In the pending motions for leave to amend, plaintiff seeks to add defendants at KVSP. Plaintiff alleges that these defendants have violated his Eighth Amendment rights by failing to give him a single cell, grab bars, a commode chair and crutches.


In their oppositions to the pending motions, defendants address both Fed. R. Civ. P. 20 and 15. Under Fed. R. Civ. P. 20 plaintiff may join any persons as defendants if 1) any right to relief asserted against the defendants relates to or arises out of the same transaction, occurrence, or series of transactions or occurrences; and 2) there is at least one question of law or fact common to all the defendants. Fed. R. Civ. P. 20(a); Desert Empire Bank v. Ins. Co. of North America, 623 F.2d 1371, 1375 (9th Cir. 1980).

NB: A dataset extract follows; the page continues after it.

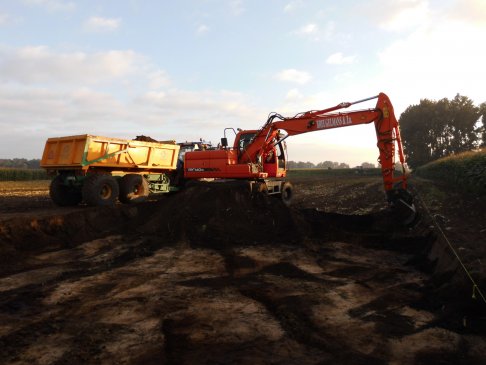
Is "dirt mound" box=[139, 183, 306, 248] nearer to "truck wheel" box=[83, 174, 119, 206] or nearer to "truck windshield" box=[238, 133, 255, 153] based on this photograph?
"truck wheel" box=[83, 174, 119, 206]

The "same transaction" requirement of Rule 20 refers to "similarity in the factual background of a claim; claims that arise out of a systematic pattern of events" and have a "very definite logical relationship." Bautista v. Los Angeles County, 216 F.3d 837, 842-843 (9th Cir. 2000). In addition, "the mere fact that all [of a plaintiff's] claims arise under the same general law does not necessarily establish a common question of law or fact." Coughlin v. Rogers, 130 F.3d 1348, 1351 (9th Cir. 1997). Claims "involv[ing] different legal issues, standards and procedures" do not involve common factual or legal questions. Id., at 1351.

"Although the specific requirements of rule 20, discussed above, may be satisfied, a trial court must also examine the other relevant factors in a case in order to determine whether the permissive joinder of a party will comport with the principles of fundamental fairness." Desert Empire Bank, 623 F.2d at 1375. "For examine, when making a decision whether to allow the permissive joinder of a party, a court should consider such factors as possible prejudice that may result to any of the parties in the litigation, the delay of the moving party in seeking an amendment, the closeness of the relationship between the new and the old parties, the effect of an amendment on the court's jurisdiction, and the new party's notice of the pending action." Id.

When deciding whether a party may be granted leave to amend pursuant to Fed. R. Civ. P. 15(a) to add new claims, the court considers five factors: 1) bad faith; 2) undue delay; 3) prejudice to the opposing party; 4) futility of amendment; and 5) whether the plaintiff has previously amended the complaint. Allen v. City of Beverly Hills, 911 F.2d 367, 373 (9th Cir. 1990).

Because plaintiff's claims against the KVSP are virtually identical to those made against the MCSP and HDSP defendants, the court finds that the motion to amend is more appropriately analyzed under Fed. R. Civ. P. 20. Based on the standards set forth above, the court finds that there is a similarity in the factual background of the claims against the KVSP, HDSP and MCSP defendants. In addition, the claims against defendants at all three prisons arise out of a systematic pattern of events and have a very definite logical relationship.

Although the specific requirements of Fed. R. Civ. 20 have been met, the court finds that it would violate fundamental fairness to allow plaintiff to join the KVSP defendants with this action. In their oppositions, defendants persuasively argue that they would be prejudiced were the KVSP joined. The court agrees that the delay caused by granting plaintiff's motion would prejudice defendants as well as the court. As indicated above, the dispositive motion cut-off date for this two year old case is in August 2009. Granting plaintiff's motion would require the court to reschedule this action, delaying resolution of the claims against the HDSP and MCSP defendants.

In summary, plaintiff's motion to amend is denied because granting it would prejudice both defendants and the court.*fn1 In making this finding, the court observes that KVSP is the third prison plaintiff has been housed in during the course of this litigation. If the court allows plaintiff to amend his complaint each time he is transferred, which may well happen a fourth time, then this action will never be resolved. Moreover, KVSP is located within the Fresno Division of the United States District Court for the Eastern District. As such, the Fresno Division is better suited to litigate plaintiff's claims concerning KVSP.

Accordingly, IT IS HEREBY ORDERED that plaintiff's motions for leave to amend (nos. 165 and 173) are denied.